Dikembe Mutombo's post-NBA passion: Giving back
SI.com is taking a look at the lives of some of sports' most notable former players across the NBA, NFL and MLB. From weighing in on life in retirement to providing their analysis on today's crop of stars, these athletes share their thoughts.
I've always had a passion for giving back. It's a family tradition that comes from my devout parents. They were always giving back and serving the community. So when I became fortunate enough and blessed to play the game of basketball, I was also fortunate enough to follow in my parents' footsteps and give back like the way they did.
I've always felt obligated to help those less fortunate than me. It's an obligation that anyone who has a chance to be in the NBA should feel and act upon.
If I had not played basketball and made the millions of dollars that I had made I would never have been able to build a hospital in Congo. It started in 1997 and 10 years later I was able to unveil the Biamba Marie Mutombo Hospital, named after my mother, in my hometown outside of Kinshasa. It was such a blessing. While the door to my NBA career was closing, another one was opening in my life. The NBA has given me so much more than just basketball.
Now I'm a global ambassador to the game. Last week I was in London for the league's Global Games. The job has a lot of responsibilities, a lot of speaking engagements and a lot of work. But I love it. I'm lucky to be able to change the world and get the opportunity to work with Commissioner David Stern and the rest of the NBA. So maybe people dream about having a chance like this, I'm actually getting to live it out. My wife tells me I'm actually busier in retirement than I was in the NBA!
When I travel around the globe, I try as hard as I can to represent the NBA and the game of basketball to the best of my abilities. I get to go around the world and not only share the game but also my philanthropic work. Building a hospital in the Congo is one of the proudest achievements of my life.
But it wasn't an easy one. I had no idea how to go about building a hospital at first, it was just an idea. Kids come up and ask me, "Mr. Mutombo, where did you get the idea? How did you build a hospital?" You just have to search your brain and chart out the vision. Eventually, that vision can turn into a reality. It's hard for me to explain, but if you believe in something deep enough it can happen.
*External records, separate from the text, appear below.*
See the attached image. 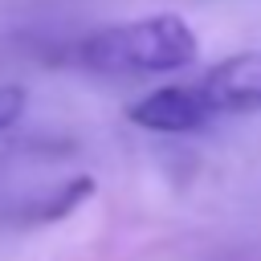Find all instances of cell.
<instances>
[{
	"label": "cell",
	"instance_id": "3957f363",
	"mask_svg": "<svg viewBox=\"0 0 261 261\" xmlns=\"http://www.w3.org/2000/svg\"><path fill=\"white\" fill-rule=\"evenodd\" d=\"M126 118L143 130H159V135H188L200 130L208 118H216L200 94V86H159L151 94H143L139 102H130Z\"/></svg>",
	"mask_w": 261,
	"mask_h": 261
},
{
	"label": "cell",
	"instance_id": "6da1fadb",
	"mask_svg": "<svg viewBox=\"0 0 261 261\" xmlns=\"http://www.w3.org/2000/svg\"><path fill=\"white\" fill-rule=\"evenodd\" d=\"M200 53V41L192 24L175 12L139 16L126 24H110L90 33L77 45V61L94 73H118V77H147V73H175L192 65Z\"/></svg>",
	"mask_w": 261,
	"mask_h": 261
},
{
	"label": "cell",
	"instance_id": "277c9868",
	"mask_svg": "<svg viewBox=\"0 0 261 261\" xmlns=\"http://www.w3.org/2000/svg\"><path fill=\"white\" fill-rule=\"evenodd\" d=\"M90 192H94V184H90L86 175H77V179H69V184H65V188H61V192H57V196L45 204V212H41V216H45V220L69 216V212H73V208H77V204H82Z\"/></svg>",
	"mask_w": 261,
	"mask_h": 261
},
{
	"label": "cell",
	"instance_id": "5b68a950",
	"mask_svg": "<svg viewBox=\"0 0 261 261\" xmlns=\"http://www.w3.org/2000/svg\"><path fill=\"white\" fill-rule=\"evenodd\" d=\"M24 106H29L24 86H0V130H4V126H12V122H20Z\"/></svg>",
	"mask_w": 261,
	"mask_h": 261
},
{
	"label": "cell",
	"instance_id": "7a4b0ae2",
	"mask_svg": "<svg viewBox=\"0 0 261 261\" xmlns=\"http://www.w3.org/2000/svg\"><path fill=\"white\" fill-rule=\"evenodd\" d=\"M212 114H253L261 110V49H245L212 65L200 82Z\"/></svg>",
	"mask_w": 261,
	"mask_h": 261
}]
</instances>
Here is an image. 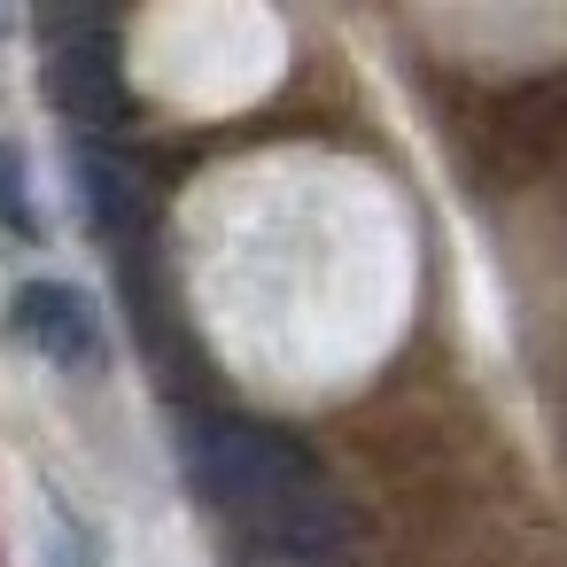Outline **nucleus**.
<instances>
[{"label": "nucleus", "instance_id": "obj_6", "mask_svg": "<svg viewBox=\"0 0 567 567\" xmlns=\"http://www.w3.org/2000/svg\"><path fill=\"white\" fill-rule=\"evenodd\" d=\"M241 567H342V551H303V544H272V536H257Z\"/></svg>", "mask_w": 567, "mask_h": 567}, {"label": "nucleus", "instance_id": "obj_1", "mask_svg": "<svg viewBox=\"0 0 567 567\" xmlns=\"http://www.w3.org/2000/svg\"><path fill=\"white\" fill-rule=\"evenodd\" d=\"M187 474H195V489H203L210 505L249 513L257 528H265L272 513L303 505L311 489H327V482H319V458H311L288 427L234 420V412L187 427Z\"/></svg>", "mask_w": 567, "mask_h": 567}, {"label": "nucleus", "instance_id": "obj_2", "mask_svg": "<svg viewBox=\"0 0 567 567\" xmlns=\"http://www.w3.org/2000/svg\"><path fill=\"white\" fill-rule=\"evenodd\" d=\"M48 71H40V86H48V102L71 117V125H86V133H117L125 125V110H133V94H125V71H117V40L102 32V24H48Z\"/></svg>", "mask_w": 567, "mask_h": 567}, {"label": "nucleus", "instance_id": "obj_5", "mask_svg": "<svg viewBox=\"0 0 567 567\" xmlns=\"http://www.w3.org/2000/svg\"><path fill=\"white\" fill-rule=\"evenodd\" d=\"M0 234H40V210H32V187H24V156L0 141Z\"/></svg>", "mask_w": 567, "mask_h": 567}, {"label": "nucleus", "instance_id": "obj_4", "mask_svg": "<svg viewBox=\"0 0 567 567\" xmlns=\"http://www.w3.org/2000/svg\"><path fill=\"white\" fill-rule=\"evenodd\" d=\"M86 203H94V218H102V234H133L141 226V179H133V164H117V156H102V148H86Z\"/></svg>", "mask_w": 567, "mask_h": 567}, {"label": "nucleus", "instance_id": "obj_3", "mask_svg": "<svg viewBox=\"0 0 567 567\" xmlns=\"http://www.w3.org/2000/svg\"><path fill=\"white\" fill-rule=\"evenodd\" d=\"M9 327H17L40 358H55V365H79V373L102 365V319H94V303H86L79 288H63V280H24L17 303H9Z\"/></svg>", "mask_w": 567, "mask_h": 567}, {"label": "nucleus", "instance_id": "obj_7", "mask_svg": "<svg viewBox=\"0 0 567 567\" xmlns=\"http://www.w3.org/2000/svg\"><path fill=\"white\" fill-rule=\"evenodd\" d=\"M0 32H9V17H0Z\"/></svg>", "mask_w": 567, "mask_h": 567}]
</instances>
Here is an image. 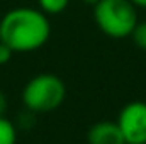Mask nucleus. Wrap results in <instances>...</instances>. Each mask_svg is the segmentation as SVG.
Wrapping results in <instances>:
<instances>
[{"label": "nucleus", "instance_id": "1", "mask_svg": "<svg viewBox=\"0 0 146 144\" xmlns=\"http://www.w3.org/2000/svg\"><path fill=\"white\" fill-rule=\"evenodd\" d=\"M51 36L48 15L33 7H17L0 19V41L14 53L41 49Z\"/></svg>", "mask_w": 146, "mask_h": 144}, {"label": "nucleus", "instance_id": "2", "mask_svg": "<svg viewBox=\"0 0 146 144\" xmlns=\"http://www.w3.org/2000/svg\"><path fill=\"white\" fill-rule=\"evenodd\" d=\"M94 19L106 36L124 39L138 24V10L131 0H99L94 5Z\"/></svg>", "mask_w": 146, "mask_h": 144}, {"label": "nucleus", "instance_id": "3", "mask_svg": "<svg viewBox=\"0 0 146 144\" xmlns=\"http://www.w3.org/2000/svg\"><path fill=\"white\" fill-rule=\"evenodd\" d=\"M66 98L65 81L53 73H41L31 78L22 90V102L34 114L53 112Z\"/></svg>", "mask_w": 146, "mask_h": 144}, {"label": "nucleus", "instance_id": "4", "mask_svg": "<svg viewBox=\"0 0 146 144\" xmlns=\"http://www.w3.org/2000/svg\"><path fill=\"white\" fill-rule=\"evenodd\" d=\"M115 122L126 144H146V102H129L121 108Z\"/></svg>", "mask_w": 146, "mask_h": 144}, {"label": "nucleus", "instance_id": "5", "mask_svg": "<svg viewBox=\"0 0 146 144\" xmlns=\"http://www.w3.org/2000/svg\"><path fill=\"white\" fill-rule=\"evenodd\" d=\"M88 144H126V139L117 126L112 120H100L94 124L87 132Z\"/></svg>", "mask_w": 146, "mask_h": 144}, {"label": "nucleus", "instance_id": "6", "mask_svg": "<svg viewBox=\"0 0 146 144\" xmlns=\"http://www.w3.org/2000/svg\"><path fill=\"white\" fill-rule=\"evenodd\" d=\"M70 0H37L39 10H42L46 15H58L66 10Z\"/></svg>", "mask_w": 146, "mask_h": 144}, {"label": "nucleus", "instance_id": "7", "mask_svg": "<svg viewBox=\"0 0 146 144\" xmlns=\"http://www.w3.org/2000/svg\"><path fill=\"white\" fill-rule=\"evenodd\" d=\"M15 143H17L15 126L2 115L0 117V144H15Z\"/></svg>", "mask_w": 146, "mask_h": 144}, {"label": "nucleus", "instance_id": "8", "mask_svg": "<svg viewBox=\"0 0 146 144\" xmlns=\"http://www.w3.org/2000/svg\"><path fill=\"white\" fill-rule=\"evenodd\" d=\"M129 37H133L134 44H136L139 49L146 51V20H143V22L138 20L136 27L133 29V32H131V36Z\"/></svg>", "mask_w": 146, "mask_h": 144}, {"label": "nucleus", "instance_id": "9", "mask_svg": "<svg viewBox=\"0 0 146 144\" xmlns=\"http://www.w3.org/2000/svg\"><path fill=\"white\" fill-rule=\"evenodd\" d=\"M12 54H14V51H12L5 42L0 41V66H2V65H7V63L12 59Z\"/></svg>", "mask_w": 146, "mask_h": 144}, {"label": "nucleus", "instance_id": "10", "mask_svg": "<svg viewBox=\"0 0 146 144\" xmlns=\"http://www.w3.org/2000/svg\"><path fill=\"white\" fill-rule=\"evenodd\" d=\"M7 97L3 95V92H0V117L5 114V110H7Z\"/></svg>", "mask_w": 146, "mask_h": 144}, {"label": "nucleus", "instance_id": "11", "mask_svg": "<svg viewBox=\"0 0 146 144\" xmlns=\"http://www.w3.org/2000/svg\"><path fill=\"white\" fill-rule=\"evenodd\" d=\"M136 9H146V0H131Z\"/></svg>", "mask_w": 146, "mask_h": 144}, {"label": "nucleus", "instance_id": "12", "mask_svg": "<svg viewBox=\"0 0 146 144\" xmlns=\"http://www.w3.org/2000/svg\"><path fill=\"white\" fill-rule=\"evenodd\" d=\"M83 2H85V3H90V5H95L99 0H83Z\"/></svg>", "mask_w": 146, "mask_h": 144}]
</instances>
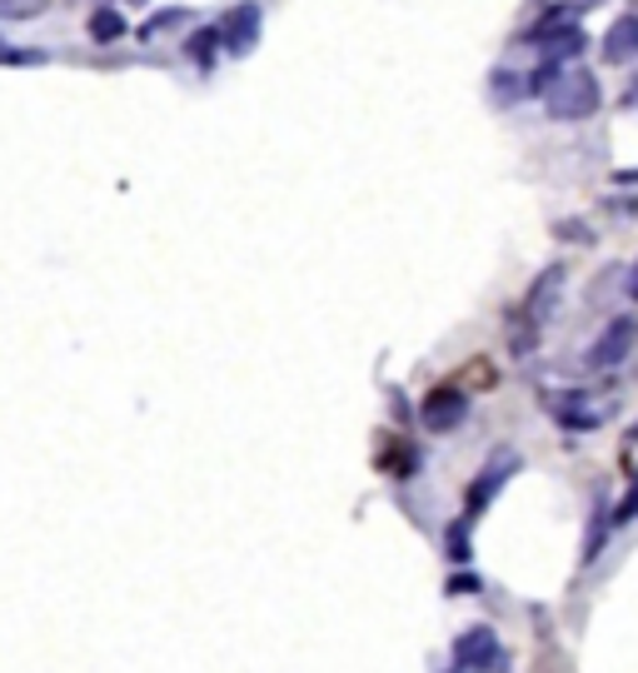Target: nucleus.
I'll return each instance as SVG.
<instances>
[{
  "instance_id": "obj_1",
  "label": "nucleus",
  "mask_w": 638,
  "mask_h": 673,
  "mask_svg": "<svg viewBox=\"0 0 638 673\" xmlns=\"http://www.w3.org/2000/svg\"><path fill=\"white\" fill-rule=\"evenodd\" d=\"M598 100H604V90H598V76L584 66H563V76L549 86V96H544V105H549L553 120H589L598 115Z\"/></svg>"
},
{
  "instance_id": "obj_2",
  "label": "nucleus",
  "mask_w": 638,
  "mask_h": 673,
  "mask_svg": "<svg viewBox=\"0 0 638 673\" xmlns=\"http://www.w3.org/2000/svg\"><path fill=\"white\" fill-rule=\"evenodd\" d=\"M455 663L469 673H504V649H499V633L489 624H474L455 639Z\"/></svg>"
},
{
  "instance_id": "obj_3",
  "label": "nucleus",
  "mask_w": 638,
  "mask_h": 673,
  "mask_svg": "<svg viewBox=\"0 0 638 673\" xmlns=\"http://www.w3.org/2000/svg\"><path fill=\"white\" fill-rule=\"evenodd\" d=\"M634 339H638V319L614 315L604 329H598L594 345H589V364H594V370H618V364L634 355Z\"/></svg>"
},
{
  "instance_id": "obj_4",
  "label": "nucleus",
  "mask_w": 638,
  "mask_h": 673,
  "mask_svg": "<svg viewBox=\"0 0 638 673\" xmlns=\"http://www.w3.org/2000/svg\"><path fill=\"white\" fill-rule=\"evenodd\" d=\"M519 469H524V459L514 455V449H494L489 464L479 469L474 489H469V519H479V509H489V500H494L499 489L508 484V474H519Z\"/></svg>"
},
{
  "instance_id": "obj_5",
  "label": "nucleus",
  "mask_w": 638,
  "mask_h": 673,
  "mask_svg": "<svg viewBox=\"0 0 638 673\" xmlns=\"http://www.w3.org/2000/svg\"><path fill=\"white\" fill-rule=\"evenodd\" d=\"M419 419L434 435H449V429H459V424L469 419V394L464 390H434L429 400H424Z\"/></svg>"
},
{
  "instance_id": "obj_6",
  "label": "nucleus",
  "mask_w": 638,
  "mask_h": 673,
  "mask_svg": "<svg viewBox=\"0 0 638 673\" xmlns=\"http://www.w3.org/2000/svg\"><path fill=\"white\" fill-rule=\"evenodd\" d=\"M559 294H563V265H549V270L534 280L529 300H524V329H529V335H539V325L549 319V310L559 304Z\"/></svg>"
},
{
  "instance_id": "obj_7",
  "label": "nucleus",
  "mask_w": 638,
  "mask_h": 673,
  "mask_svg": "<svg viewBox=\"0 0 638 673\" xmlns=\"http://www.w3.org/2000/svg\"><path fill=\"white\" fill-rule=\"evenodd\" d=\"M260 5H255V0H245V5H235V11L225 15V25H220V31H225V51L230 55H249L255 51V45H260Z\"/></svg>"
},
{
  "instance_id": "obj_8",
  "label": "nucleus",
  "mask_w": 638,
  "mask_h": 673,
  "mask_svg": "<svg viewBox=\"0 0 638 673\" xmlns=\"http://www.w3.org/2000/svg\"><path fill=\"white\" fill-rule=\"evenodd\" d=\"M634 55H638V15H618L604 35V60L608 66H624Z\"/></svg>"
},
{
  "instance_id": "obj_9",
  "label": "nucleus",
  "mask_w": 638,
  "mask_h": 673,
  "mask_svg": "<svg viewBox=\"0 0 638 673\" xmlns=\"http://www.w3.org/2000/svg\"><path fill=\"white\" fill-rule=\"evenodd\" d=\"M86 31H90V41H96V45H115L120 35H131V25H125V15H120L115 5H100V11L90 15Z\"/></svg>"
},
{
  "instance_id": "obj_10",
  "label": "nucleus",
  "mask_w": 638,
  "mask_h": 673,
  "mask_svg": "<svg viewBox=\"0 0 638 673\" xmlns=\"http://www.w3.org/2000/svg\"><path fill=\"white\" fill-rule=\"evenodd\" d=\"M489 96H494V105H519L524 96H534V86L519 80L514 70H494V76H489Z\"/></svg>"
},
{
  "instance_id": "obj_11",
  "label": "nucleus",
  "mask_w": 638,
  "mask_h": 673,
  "mask_svg": "<svg viewBox=\"0 0 638 673\" xmlns=\"http://www.w3.org/2000/svg\"><path fill=\"white\" fill-rule=\"evenodd\" d=\"M220 45H225V31H220V25H205L200 35H190V45H184V51H190V60H195L200 70H210V66H215Z\"/></svg>"
},
{
  "instance_id": "obj_12",
  "label": "nucleus",
  "mask_w": 638,
  "mask_h": 673,
  "mask_svg": "<svg viewBox=\"0 0 638 673\" xmlns=\"http://www.w3.org/2000/svg\"><path fill=\"white\" fill-rule=\"evenodd\" d=\"M584 45H589V35L579 31V25H563V41H544V51H549V60H559V66H563V60H569V55H579Z\"/></svg>"
},
{
  "instance_id": "obj_13",
  "label": "nucleus",
  "mask_w": 638,
  "mask_h": 673,
  "mask_svg": "<svg viewBox=\"0 0 638 673\" xmlns=\"http://www.w3.org/2000/svg\"><path fill=\"white\" fill-rule=\"evenodd\" d=\"M184 21H190V11H180V5H175V11L150 15V21L141 25V41H155V35H160V31H170V25H184Z\"/></svg>"
},
{
  "instance_id": "obj_14",
  "label": "nucleus",
  "mask_w": 638,
  "mask_h": 673,
  "mask_svg": "<svg viewBox=\"0 0 638 673\" xmlns=\"http://www.w3.org/2000/svg\"><path fill=\"white\" fill-rule=\"evenodd\" d=\"M51 0H0V21H25V15H41Z\"/></svg>"
},
{
  "instance_id": "obj_15",
  "label": "nucleus",
  "mask_w": 638,
  "mask_h": 673,
  "mask_svg": "<svg viewBox=\"0 0 638 673\" xmlns=\"http://www.w3.org/2000/svg\"><path fill=\"white\" fill-rule=\"evenodd\" d=\"M444 539H449V559H455V564H464V559H469V539H464V524H449V534H444Z\"/></svg>"
},
{
  "instance_id": "obj_16",
  "label": "nucleus",
  "mask_w": 638,
  "mask_h": 673,
  "mask_svg": "<svg viewBox=\"0 0 638 673\" xmlns=\"http://www.w3.org/2000/svg\"><path fill=\"white\" fill-rule=\"evenodd\" d=\"M608 519H614V524H634V519H638V484L628 489L624 500H618V509L608 514Z\"/></svg>"
},
{
  "instance_id": "obj_17",
  "label": "nucleus",
  "mask_w": 638,
  "mask_h": 673,
  "mask_svg": "<svg viewBox=\"0 0 638 673\" xmlns=\"http://www.w3.org/2000/svg\"><path fill=\"white\" fill-rule=\"evenodd\" d=\"M553 235H559V239H573V245H584V239H589V225H584V220H563V225H553Z\"/></svg>"
},
{
  "instance_id": "obj_18",
  "label": "nucleus",
  "mask_w": 638,
  "mask_h": 673,
  "mask_svg": "<svg viewBox=\"0 0 638 673\" xmlns=\"http://www.w3.org/2000/svg\"><path fill=\"white\" fill-rule=\"evenodd\" d=\"M45 51H5V66H45Z\"/></svg>"
},
{
  "instance_id": "obj_19",
  "label": "nucleus",
  "mask_w": 638,
  "mask_h": 673,
  "mask_svg": "<svg viewBox=\"0 0 638 673\" xmlns=\"http://www.w3.org/2000/svg\"><path fill=\"white\" fill-rule=\"evenodd\" d=\"M479 588H484V579H474V574H455V579H449V594H459V598L479 594Z\"/></svg>"
},
{
  "instance_id": "obj_20",
  "label": "nucleus",
  "mask_w": 638,
  "mask_h": 673,
  "mask_svg": "<svg viewBox=\"0 0 638 673\" xmlns=\"http://www.w3.org/2000/svg\"><path fill=\"white\" fill-rule=\"evenodd\" d=\"M624 110H638V86H628V96H624Z\"/></svg>"
},
{
  "instance_id": "obj_21",
  "label": "nucleus",
  "mask_w": 638,
  "mask_h": 673,
  "mask_svg": "<svg viewBox=\"0 0 638 673\" xmlns=\"http://www.w3.org/2000/svg\"><path fill=\"white\" fill-rule=\"evenodd\" d=\"M628 294L638 300V265H634V274H628Z\"/></svg>"
},
{
  "instance_id": "obj_22",
  "label": "nucleus",
  "mask_w": 638,
  "mask_h": 673,
  "mask_svg": "<svg viewBox=\"0 0 638 673\" xmlns=\"http://www.w3.org/2000/svg\"><path fill=\"white\" fill-rule=\"evenodd\" d=\"M628 439H634V445H638V424H634V435H628Z\"/></svg>"
},
{
  "instance_id": "obj_23",
  "label": "nucleus",
  "mask_w": 638,
  "mask_h": 673,
  "mask_svg": "<svg viewBox=\"0 0 638 673\" xmlns=\"http://www.w3.org/2000/svg\"><path fill=\"white\" fill-rule=\"evenodd\" d=\"M449 673H469V669H459V663H455V669H449Z\"/></svg>"
},
{
  "instance_id": "obj_24",
  "label": "nucleus",
  "mask_w": 638,
  "mask_h": 673,
  "mask_svg": "<svg viewBox=\"0 0 638 673\" xmlns=\"http://www.w3.org/2000/svg\"><path fill=\"white\" fill-rule=\"evenodd\" d=\"M135 5H150V0H135Z\"/></svg>"
}]
</instances>
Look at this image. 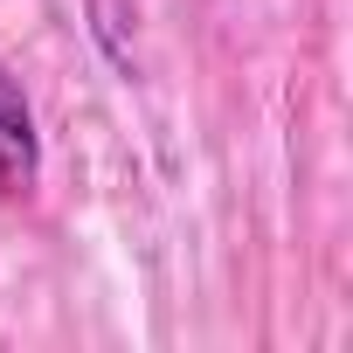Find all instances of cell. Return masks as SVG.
I'll return each mask as SVG.
<instances>
[{
	"instance_id": "6da1fadb",
	"label": "cell",
	"mask_w": 353,
	"mask_h": 353,
	"mask_svg": "<svg viewBox=\"0 0 353 353\" xmlns=\"http://www.w3.org/2000/svg\"><path fill=\"white\" fill-rule=\"evenodd\" d=\"M35 181H42V132H35L21 77L0 63V194L21 201V194H35Z\"/></svg>"
}]
</instances>
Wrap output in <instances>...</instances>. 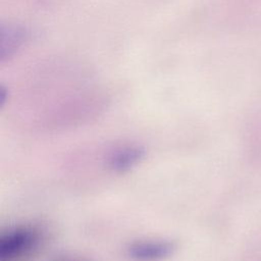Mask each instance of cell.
<instances>
[{"label": "cell", "mask_w": 261, "mask_h": 261, "mask_svg": "<svg viewBox=\"0 0 261 261\" xmlns=\"http://www.w3.org/2000/svg\"><path fill=\"white\" fill-rule=\"evenodd\" d=\"M30 32L27 28L16 24H7L1 27V61L9 60L28 43Z\"/></svg>", "instance_id": "cell-3"}, {"label": "cell", "mask_w": 261, "mask_h": 261, "mask_svg": "<svg viewBox=\"0 0 261 261\" xmlns=\"http://www.w3.org/2000/svg\"><path fill=\"white\" fill-rule=\"evenodd\" d=\"M173 243L163 240L139 241L126 249L127 257L133 261H162L173 254Z\"/></svg>", "instance_id": "cell-2"}, {"label": "cell", "mask_w": 261, "mask_h": 261, "mask_svg": "<svg viewBox=\"0 0 261 261\" xmlns=\"http://www.w3.org/2000/svg\"><path fill=\"white\" fill-rule=\"evenodd\" d=\"M145 155L142 147L132 145L116 149L108 159L109 167L116 172H124L135 167Z\"/></svg>", "instance_id": "cell-4"}, {"label": "cell", "mask_w": 261, "mask_h": 261, "mask_svg": "<svg viewBox=\"0 0 261 261\" xmlns=\"http://www.w3.org/2000/svg\"><path fill=\"white\" fill-rule=\"evenodd\" d=\"M59 261H65V260H59Z\"/></svg>", "instance_id": "cell-5"}, {"label": "cell", "mask_w": 261, "mask_h": 261, "mask_svg": "<svg viewBox=\"0 0 261 261\" xmlns=\"http://www.w3.org/2000/svg\"><path fill=\"white\" fill-rule=\"evenodd\" d=\"M42 229L24 224L11 227L0 238V261H23L34 254L43 242Z\"/></svg>", "instance_id": "cell-1"}]
</instances>
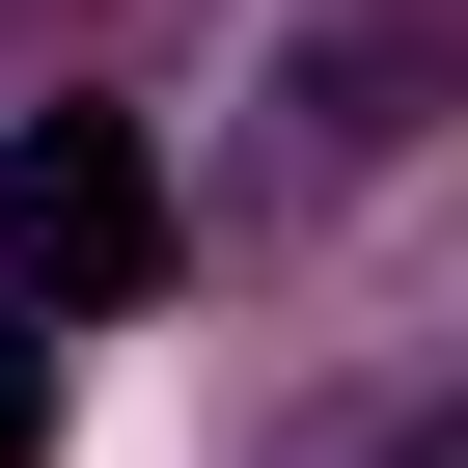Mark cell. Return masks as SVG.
<instances>
[{
    "label": "cell",
    "mask_w": 468,
    "mask_h": 468,
    "mask_svg": "<svg viewBox=\"0 0 468 468\" xmlns=\"http://www.w3.org/2000/svg\"><path fill=\"white\" fill-rule=\"evenodd\" d=\"M413 468H468V413H441V441H413Z\"/></svg>",
    "instance_id": "3957f363"
},
{
    "label": "cell",
    "mask_w": 468,
    "mask_h": 468,
    "mask_svg": "<svg viewBox=\"0 0 468 468\" xmlns=\"http://www.w3.org/2000/svg\"><path fill=\"white\" fill-rule=\"evenodd\" d=\"M0 249H28L56 303H138V276H165V165H138V111H28V138H0Z\"/></svg>",
    "instance_id": "6da1fadb"
},
{
    "label": "cell",
    "mask_w": 468,
    "mask_h": 468,
    "mask_svg": "<svg viewBox=\"0 0 468 468\" xmlns=\"http://www.w3.org/2000/svg\"><path fill=\"white\" fill-rule=\"evenodd\" d=\"M28 441H56V331H0V468H28Z\"/></svg>",
    "instance_id": "7a4b0ae2"
}]
</instances>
To look back at the work and time it took to build that hospital makes me so proud.
It never seemed possible when I was a player. Look at how busy an NBA player is. They have crazy schedules. They play the game one day, go to another city the next, play another game and repeat over and over. You have preseason, training camp, the playoffs. It's pretty much impossible to find spare time, let alone to build a hospital! People ask me how I was able to do all of this, but what I try and tell them is if you have a great family and great support, you'll find a way to make it work.
Now that I'm older, my goal is not change and to just keeping being me. I want to build a school in the Congo in the next two years. We're raising money right now and doing very well. Those are the types of things I want to be involved in. I want to have an impact. I want to change people's live.
I'm so thankful for the work I've been able to do with the NBA. Our volunteer work has led us to build schools, libraries, basketball courts and other things in different communities around the world.
Next month I'll travel to New Orleans for the NBA All-Star Game and the All-Star Day of Service. We are going to revisit some of the schools and areas that were re-built a couple years ago after Hurricane Katrina and refurbish some of the buildings. It gives people a chance to see a different side of our players and see them in the community. We are really excited. The All-Star weekend is the only time we get to pick our players and challenge them and make them serve the community that cheers us on. I can't wait get down there.
As told to Matt Dollinger of SI.com.